Absolutely - the Enriched Air Nitrox specialty is widely considered the most valuable certification after Open Water. It extends your bottom time significantly, reduces nitrogen loading, and allows shorter surface intervals on multi-dive days. The course is straightforward (typically half a day), and once certified, you can use nitrox anywhere in the world. Most dive operations charge a small premium ($5-15) for nitrox fills.
Can nitrox prevent decompression sickness?
Nitrox reduces the risk of DCS by lowering nitrogen absorption, but it does not eliminate the risk entirely. Diving within nitrox NDLs still requires proper ascent rates, safety stops, and conservative planning. Some divers breathe nitrox but set their computers to air mode, using the reduced nitrogen loading as an additional safety buffer rather than extending bottom time.
Can I use nitrox in any scuba tank?
Nitrox up to 40% oxygen can be used in standard scuba tanks in most countries.

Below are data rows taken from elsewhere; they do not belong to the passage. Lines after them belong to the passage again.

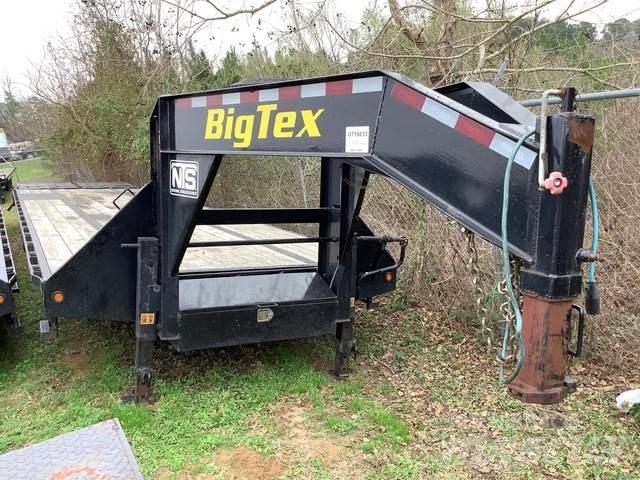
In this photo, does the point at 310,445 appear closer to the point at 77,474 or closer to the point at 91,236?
the point at 77,474

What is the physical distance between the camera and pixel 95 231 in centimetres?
659

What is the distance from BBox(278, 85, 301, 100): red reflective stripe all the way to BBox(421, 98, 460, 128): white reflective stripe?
2.98 feet

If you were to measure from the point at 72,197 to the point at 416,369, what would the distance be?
7.53m

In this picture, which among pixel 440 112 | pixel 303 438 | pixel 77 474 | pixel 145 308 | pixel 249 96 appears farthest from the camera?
pixel 145 308

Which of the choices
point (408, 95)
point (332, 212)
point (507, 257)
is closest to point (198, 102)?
point (332, 212)

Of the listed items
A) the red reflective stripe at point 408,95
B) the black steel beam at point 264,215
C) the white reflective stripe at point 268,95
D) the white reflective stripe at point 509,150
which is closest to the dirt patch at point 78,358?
the black steel beam at point 264,215

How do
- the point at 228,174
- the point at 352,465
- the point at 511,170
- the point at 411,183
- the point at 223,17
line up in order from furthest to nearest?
the point at 228,174, the point at 223,17, the point at 352,465, the point at 411,183, the point at 511,170

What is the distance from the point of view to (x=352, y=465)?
3502mm

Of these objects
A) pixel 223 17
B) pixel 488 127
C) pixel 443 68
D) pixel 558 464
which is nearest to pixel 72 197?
pixel 223 17

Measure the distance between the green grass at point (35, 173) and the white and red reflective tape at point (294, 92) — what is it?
18.9 metres

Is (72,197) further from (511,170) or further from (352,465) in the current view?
(511,170)

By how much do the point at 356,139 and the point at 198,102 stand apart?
1.56m

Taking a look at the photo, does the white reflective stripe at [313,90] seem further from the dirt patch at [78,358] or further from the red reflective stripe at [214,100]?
the dirt patch at [78,358]

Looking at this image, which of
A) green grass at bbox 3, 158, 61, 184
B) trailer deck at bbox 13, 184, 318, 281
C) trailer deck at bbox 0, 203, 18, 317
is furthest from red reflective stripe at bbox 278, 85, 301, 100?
green grass at bbox 3, 158, 61, 184
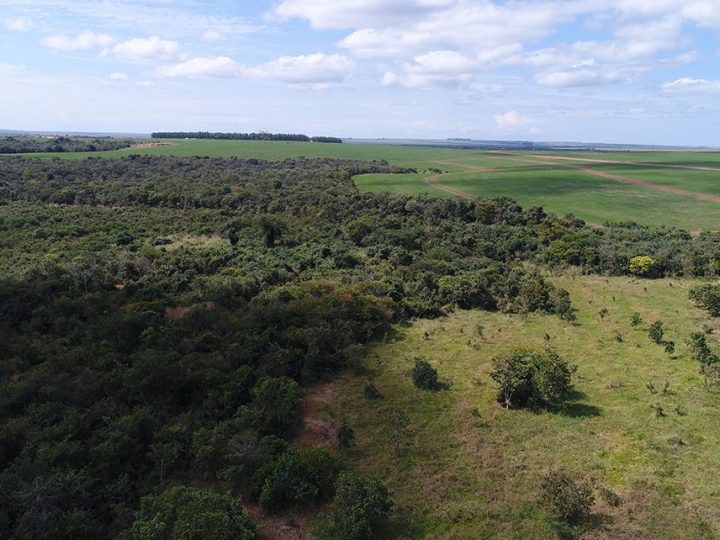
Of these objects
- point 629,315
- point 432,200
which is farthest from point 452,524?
point 432,200

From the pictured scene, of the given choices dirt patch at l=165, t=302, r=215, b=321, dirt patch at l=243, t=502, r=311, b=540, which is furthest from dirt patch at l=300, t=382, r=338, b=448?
dirt patch at l=165, t=302, r=215, b=321

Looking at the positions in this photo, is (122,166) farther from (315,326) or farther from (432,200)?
(315,326)

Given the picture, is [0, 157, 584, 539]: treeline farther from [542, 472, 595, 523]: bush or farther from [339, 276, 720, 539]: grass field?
[542, 472, 595, 523]: bush

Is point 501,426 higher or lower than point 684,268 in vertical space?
lower

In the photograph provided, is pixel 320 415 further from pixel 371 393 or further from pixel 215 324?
pixel 215 324

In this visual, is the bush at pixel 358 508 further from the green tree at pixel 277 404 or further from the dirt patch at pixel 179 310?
the dirt patch at pixel 179 310

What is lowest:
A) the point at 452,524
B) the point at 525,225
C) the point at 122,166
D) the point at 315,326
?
the point at 452,524
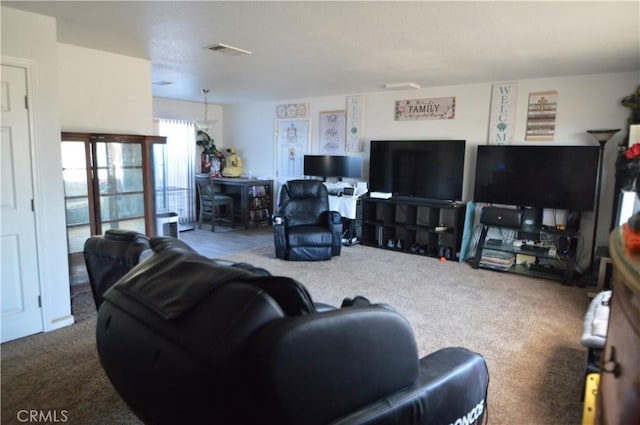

Mixes above 40% require oxygen-cleaned (O2-clean) tanks and dedicated regulators to prevent the risk of oxygen-fuelled fire or explosion. Always ensure your equipment is rated for the mix you intend to use. Some dive operations require dedicated nitrox regulators even for standard recreational mixes.
Does nitrox make you feel less tired after diving?
Many divers report reduced fatigue after nitrox dives compared to air dives, though scientific evidence is mixed. The reduced nitrogen loading may play a role, or the effect could be psychological. Regardless, thousands of experienced divers consider reduced fatigue one of the practical benefits, particularly on multi-dive days or week-long dive holidays.